### EXERCISE INSTRUCTIONS
Report each line in the listing below that contains the word "camera". Case counts, so match capital and small letters exactly.

### DATA SUPPLIED
___
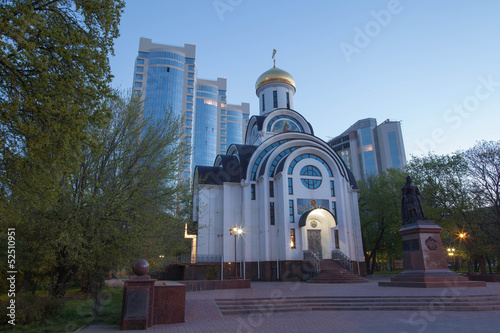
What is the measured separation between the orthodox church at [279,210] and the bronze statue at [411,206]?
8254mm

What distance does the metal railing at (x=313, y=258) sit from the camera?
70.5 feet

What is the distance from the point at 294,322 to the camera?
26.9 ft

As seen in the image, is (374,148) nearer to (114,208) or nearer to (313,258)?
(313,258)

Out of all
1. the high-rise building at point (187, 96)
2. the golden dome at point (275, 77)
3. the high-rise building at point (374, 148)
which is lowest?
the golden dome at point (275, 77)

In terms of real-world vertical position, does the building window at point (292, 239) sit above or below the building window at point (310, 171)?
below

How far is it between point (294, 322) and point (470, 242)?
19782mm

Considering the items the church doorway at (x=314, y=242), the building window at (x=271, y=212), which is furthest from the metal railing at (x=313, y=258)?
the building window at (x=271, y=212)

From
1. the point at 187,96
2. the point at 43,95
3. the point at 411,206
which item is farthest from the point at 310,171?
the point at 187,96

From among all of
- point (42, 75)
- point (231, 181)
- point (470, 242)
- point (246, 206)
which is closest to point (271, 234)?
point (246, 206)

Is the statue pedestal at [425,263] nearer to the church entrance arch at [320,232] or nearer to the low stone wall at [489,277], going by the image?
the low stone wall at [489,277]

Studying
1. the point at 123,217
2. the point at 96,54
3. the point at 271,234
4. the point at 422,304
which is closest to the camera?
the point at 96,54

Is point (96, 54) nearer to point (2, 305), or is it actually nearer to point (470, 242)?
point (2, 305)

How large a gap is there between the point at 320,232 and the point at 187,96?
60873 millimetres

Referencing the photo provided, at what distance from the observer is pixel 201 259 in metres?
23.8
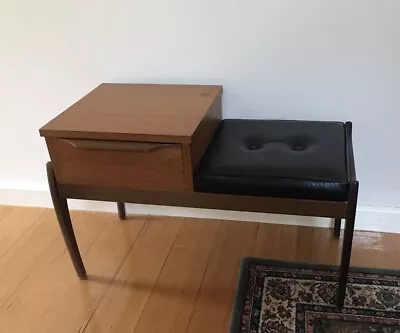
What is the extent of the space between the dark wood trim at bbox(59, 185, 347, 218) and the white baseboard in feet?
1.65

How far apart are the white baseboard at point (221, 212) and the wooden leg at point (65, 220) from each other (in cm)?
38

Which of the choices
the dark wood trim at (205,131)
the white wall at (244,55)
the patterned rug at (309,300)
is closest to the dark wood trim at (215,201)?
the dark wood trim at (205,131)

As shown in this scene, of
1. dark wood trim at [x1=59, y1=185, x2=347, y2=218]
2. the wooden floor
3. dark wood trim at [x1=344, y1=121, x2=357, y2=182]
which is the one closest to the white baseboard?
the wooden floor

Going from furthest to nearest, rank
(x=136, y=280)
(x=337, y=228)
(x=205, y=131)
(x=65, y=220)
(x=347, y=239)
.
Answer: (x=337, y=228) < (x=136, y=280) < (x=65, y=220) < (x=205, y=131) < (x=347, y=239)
___
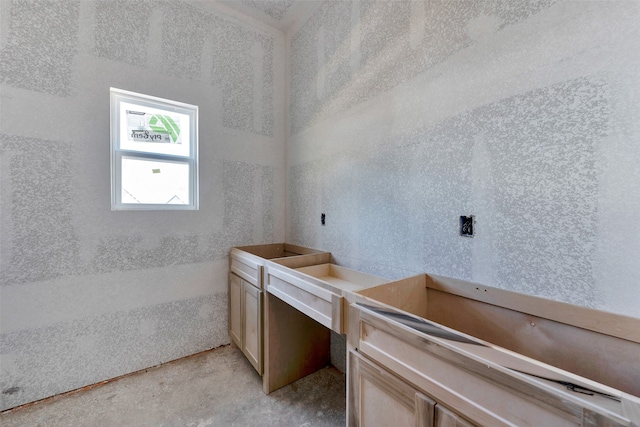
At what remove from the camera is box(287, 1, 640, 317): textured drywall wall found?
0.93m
___
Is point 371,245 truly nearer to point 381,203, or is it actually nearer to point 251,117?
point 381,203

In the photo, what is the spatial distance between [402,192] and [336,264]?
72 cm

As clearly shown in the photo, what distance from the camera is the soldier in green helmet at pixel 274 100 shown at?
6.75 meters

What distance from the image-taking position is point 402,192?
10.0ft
___
### ANSWER IN FULL
What distance does the metal railing at (x=313, y=258) sit from the camera?
What is the distance from the point at 294,322 to the camera?
which is closest to the camera?
At what remove from the camera is box(287, 1, 640, 317): textured drywall wall found?
As clearly shown in the photo, what distance from the camera is the soldier in green helmet at pixel 274 100 shown at?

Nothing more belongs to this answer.